Each of the second RJ45 sockets is disposed in a parallel and
symmetrical manner with respect to each of the first RJ45 sockets.
Each of the second RJ45 sockets is provided for insertion of each
of the telecommunication plugs. Each of the first interfaces of the
first RJ45 sockets is disposed in a back-to-back and spaced-apart
manner with respect to each of the second interfaces of the second
RJ45 sockets.
[0010] Preferably, the present invention further comprises a first
housing and a second housing. The first housing and the second
housing respectively cover each of the first RJ45 sockets, each of
the second RJ45 sockets, and the circuit board.
[0011] It is preferable that the circuit board comprises a
plurality of first positioning holes, the second housing comprises
a plurality of first positioning pillars, and each of the first
positioning pillars is disposed corresponding to each of the first
positioning holes.
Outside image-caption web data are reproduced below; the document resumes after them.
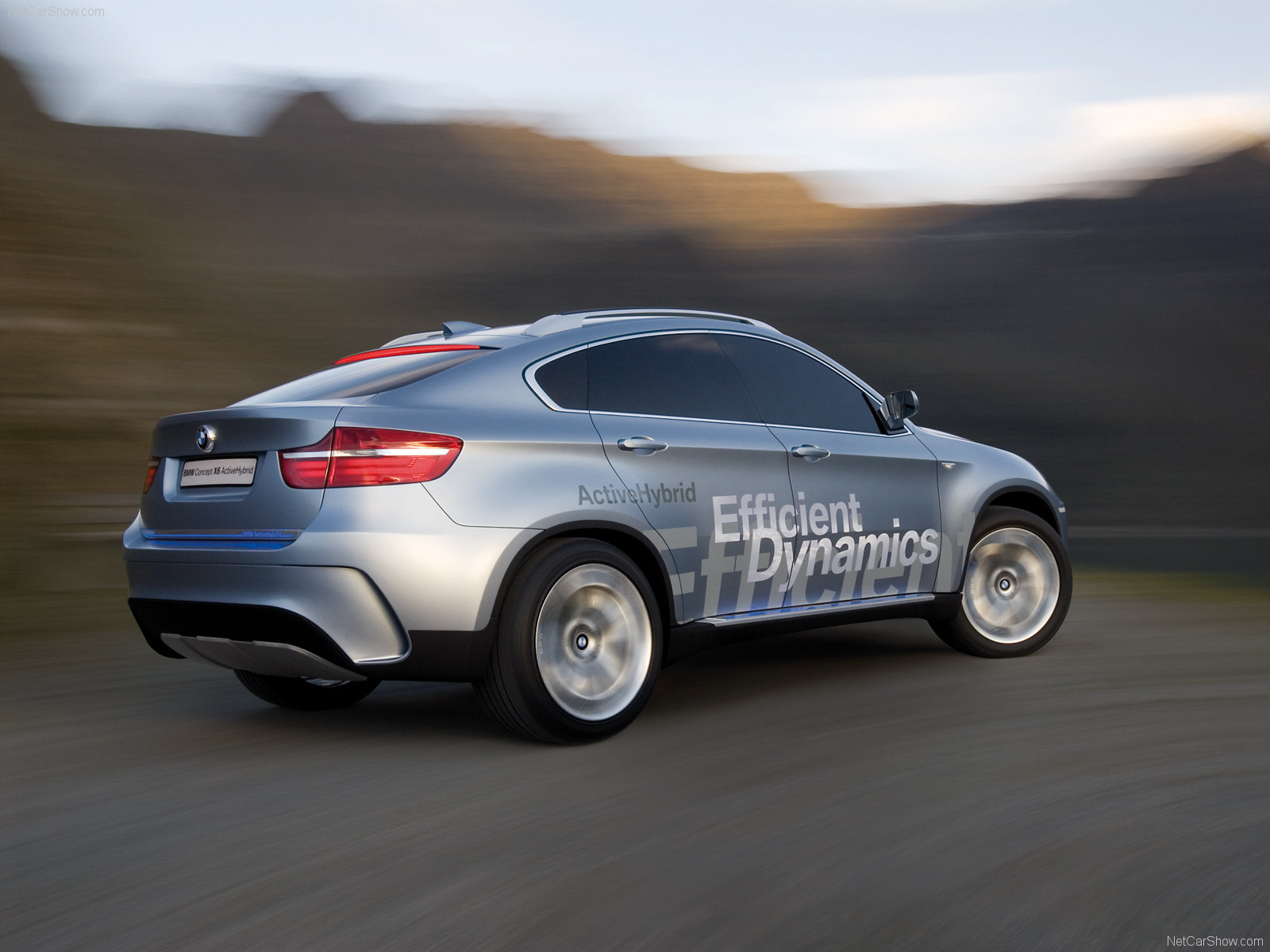 Bmw X6 Activehybrid Photos Photo Gallery Page 4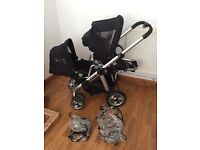 Icandy double / single pushchair with rain covers
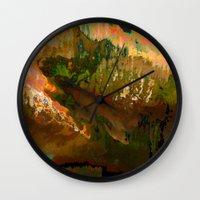 06-04-18 (Mountain Glitc… Wall Clock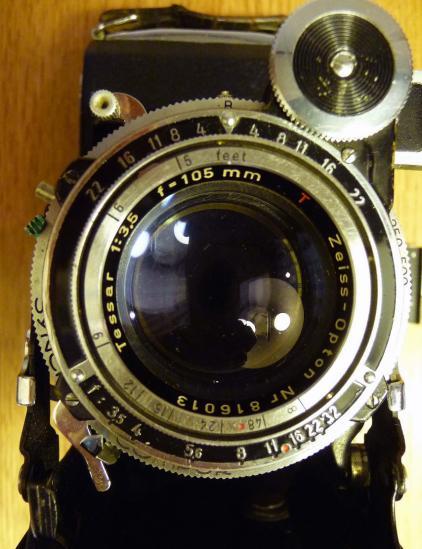 S-Ikonta02.jpg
The first housing further comprises a plurality
of second positioning holes, the second housing further comprises a
plurality of second positioning pillars, and each of the second
positioning pillars is disposed corresponding to each of the second
positioning holes. A plurality of positioning elements respectively
secure each of the first positioning pillars by passing through the
circuit board from each of the first positioning holes.
Alternatively, the aforesaid positioning elements respectively
secure each of the second positioning pillars through each of the
second positioning holes.
[0012] The present invention also has the following features. The
conventional panel originally having the IDC at its one end to
connect the RJ45 socket is improved to become a patch panel
structure having the RJ45 sockets at both ends, so as to satisfy
customers' demands and facilitate wiring re-arrangement/adjustment
among RJ45 sockets. The patch panel structure is assembled to the
second housing (lower cover) by screws, and then the first housing
(upper cover) is fixed to the second housing by screws to complete
the assembly of the patch panel structure.
BRIEF DESCRIPTION OF THE DRAWINGS
[0013] These and other features and advantages of the various
embodiments disclosed herein will be better understood with respect
to the following description and drawings, in which like numbers
refer to like parts throughout, and in which:
[0014] FIG. 1 is a partially exploded view of a patch panel
structure according to the present invention.
[0015] FIG. 2 is a schematic perspective view illustrating an
assembled state of FIG. 1.
[0016] FIG. 3 is a schematic perspective view, from another viewing
angle, illustrating the assembled state of FIG. 1.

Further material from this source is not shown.